This is a Quora question I was asked to answer. My answer is as follows.
Content marketing, organic SEO and ecommerce.
I use a WordPress website. This platform is very conducive to creating and publishing content for content marketing and organic SEO. It can also be customized extensively and functionality extended with plugins.
I augment Worpdress with Cloudflare and WP Engine, a top-rated hosting service.
The ecommerce plugin I use is Woocommerce, which I have customized extensively to function like a funnel with a rules engine that shows upsells/cross-sells/downsells based on what the customer has in their cart.
I have written more my sales funnel, including background as to why I built it rather than using something else, what makes it smart, and results.
Data-driven/database marketing.
I use an online relational database that I customized to hold all of my data, from customer relationship management, transactions, inventory management, facilities management, accounting and other specific database objects to serve my needs.
For marketing in particular, my database captures all of my customer and transaction data, which I augment with additional data entry based on interactions with customers and through third party data purchase.
There are many things that can be done with this data, including:
- Interest: create customer segments based on interest data (through product purchases) to drill down into who my customers are and how to market to them based on their purchase and activity history with me.
- Acquisition: create customer segments based on how they were acquired can be based on browsers used, devices and marketing campaigns.
- Demographics (if this data is collected or appended to the database): segments customers based on age, gender, income, etc.
- Context: where your customer is located.
- Visitor (non-buyer) segmentation: I create segments based on non-buyers who subscribe to my email list.

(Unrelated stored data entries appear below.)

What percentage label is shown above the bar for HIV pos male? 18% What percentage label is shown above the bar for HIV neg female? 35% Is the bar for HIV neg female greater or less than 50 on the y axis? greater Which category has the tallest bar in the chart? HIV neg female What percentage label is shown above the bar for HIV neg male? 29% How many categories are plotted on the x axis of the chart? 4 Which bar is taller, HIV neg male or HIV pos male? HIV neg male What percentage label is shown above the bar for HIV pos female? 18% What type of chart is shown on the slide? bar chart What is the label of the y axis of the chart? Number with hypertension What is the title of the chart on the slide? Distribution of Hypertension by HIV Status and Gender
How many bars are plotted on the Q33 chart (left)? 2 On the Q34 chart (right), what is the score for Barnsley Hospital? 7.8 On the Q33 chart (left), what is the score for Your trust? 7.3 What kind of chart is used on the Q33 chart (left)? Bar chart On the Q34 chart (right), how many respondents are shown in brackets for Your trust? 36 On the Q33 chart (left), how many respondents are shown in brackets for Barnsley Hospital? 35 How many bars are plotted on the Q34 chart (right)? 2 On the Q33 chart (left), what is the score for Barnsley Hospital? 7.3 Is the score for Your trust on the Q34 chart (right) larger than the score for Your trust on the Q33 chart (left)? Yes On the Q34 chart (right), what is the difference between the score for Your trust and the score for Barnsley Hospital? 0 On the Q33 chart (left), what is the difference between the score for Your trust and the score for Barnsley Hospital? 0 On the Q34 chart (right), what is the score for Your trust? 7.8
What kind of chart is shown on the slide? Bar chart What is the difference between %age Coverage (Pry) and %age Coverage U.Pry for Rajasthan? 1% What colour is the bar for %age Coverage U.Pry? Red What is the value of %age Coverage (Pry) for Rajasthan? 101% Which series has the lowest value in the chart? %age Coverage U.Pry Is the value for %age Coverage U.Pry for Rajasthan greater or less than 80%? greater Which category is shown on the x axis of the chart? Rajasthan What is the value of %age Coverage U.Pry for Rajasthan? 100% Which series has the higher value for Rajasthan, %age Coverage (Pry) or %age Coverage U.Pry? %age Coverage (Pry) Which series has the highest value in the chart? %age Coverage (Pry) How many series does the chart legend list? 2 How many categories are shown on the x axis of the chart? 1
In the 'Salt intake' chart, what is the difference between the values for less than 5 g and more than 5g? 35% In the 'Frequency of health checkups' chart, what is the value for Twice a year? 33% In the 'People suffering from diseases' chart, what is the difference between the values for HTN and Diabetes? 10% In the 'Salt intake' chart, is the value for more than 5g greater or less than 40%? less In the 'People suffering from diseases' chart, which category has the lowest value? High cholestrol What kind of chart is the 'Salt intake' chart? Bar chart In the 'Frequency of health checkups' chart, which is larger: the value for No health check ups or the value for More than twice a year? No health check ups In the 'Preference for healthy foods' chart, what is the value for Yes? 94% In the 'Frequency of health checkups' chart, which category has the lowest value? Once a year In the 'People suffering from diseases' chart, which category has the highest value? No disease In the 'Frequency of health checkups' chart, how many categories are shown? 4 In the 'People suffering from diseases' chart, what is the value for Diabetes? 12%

- Lifetime value: I identify the lifetime value of customers and design my marketing and communication around those levels.
- Recency, frequency, monetary: I develop marketing to those customers who are recent, purchase with frequency and have higher monetary value, as they are most likely to keep purchasing.
- Ascension: I design marketing to ascend my customers up my value ladder with more purchases that will help them.
- VIP’s: I identify my best customers and take care of them.
- Non-customers or low spenders: I identify those that may have accepted a free product or are on my email list but have never purchased a product or purchased a products but it was a low spend and try to ascend them to becoming paying or higher paying customers.
I think the specific database does not matter, as long as you chose a platform that will meet your current and future needs as you grow, and which is best suited to bringing data in from other platforms.
I use Knack and have found it to be well suited to my needs for a business from 5 to 8 figures in annual sales.
While I use a database developer to do the heavy lifting on setting up my databases, Knack makes it easy for lightweight developers like me to work with it on the back end. That way, I can customize it on my own and tweak it as needed without having to ask my developer every time.
Channel marketing
Specific channels that work for me are email and social.
I use Mailchimp which has worked very well for me over the years.
For social, I currently like Meet Edgar for automatically reposting previous content for me.